- **Task objective**:
Copy the entries exactly. Leave out any pictures.

- **Records for this task**:
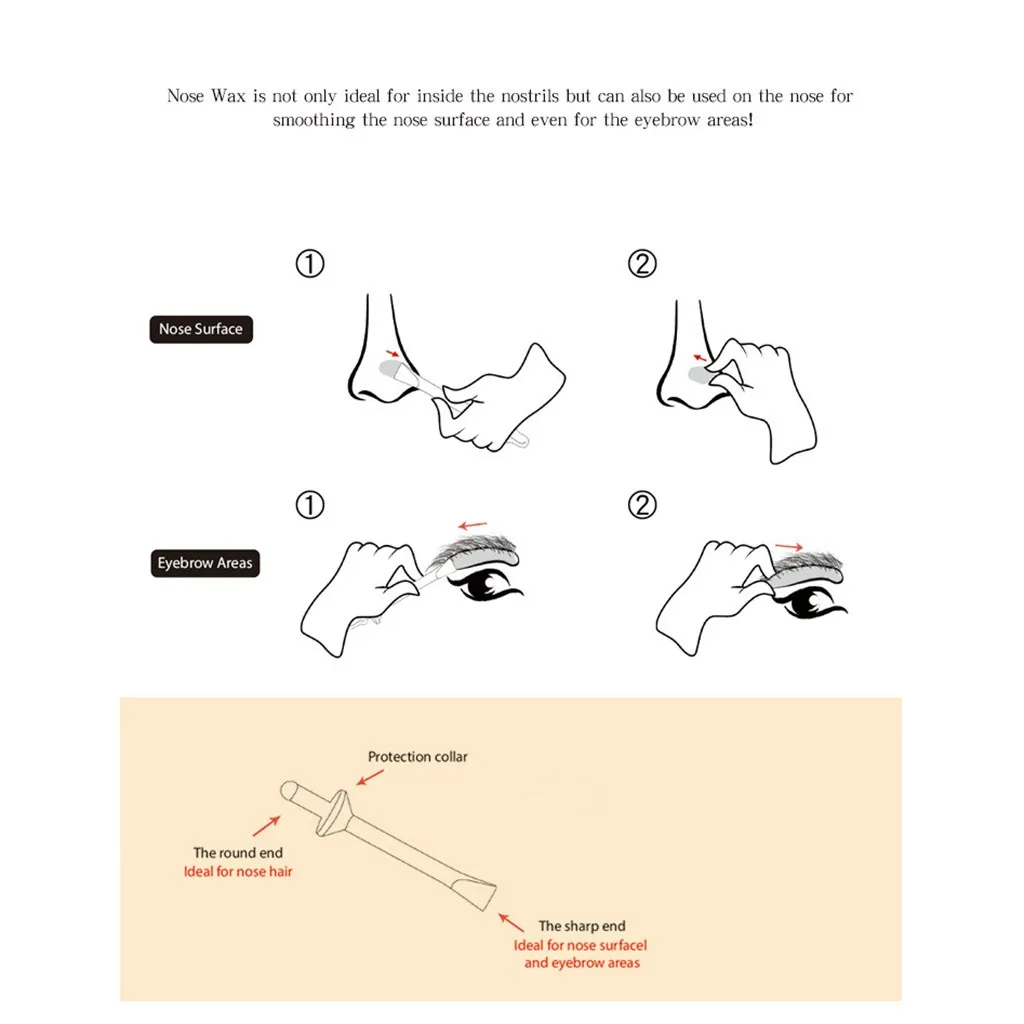 Nose Wax is not only ideal for inside the nostrils but can also be used on the nose for smoothing the nose surface and even for the eyebrow areas!

Nose Surface

①

②

Eyebrow Areas

①

②

Protection collar

The round end
Ideal for nose hair

The sharp end
Ideal for nose surfacel and eyebrow areas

- **Response to the exercise**:
 Nose Wax is not only ideal for inside the nostrils but can also be used on the nose for smoothing the nose surface and even for the eyebrow areas!

Nose Surface

①

②

Eyebrow Areas

①

②

Protection collar

The round end
Ideal for nose hair

The sharp end
Ideal for nose surfacel and eyebrow areas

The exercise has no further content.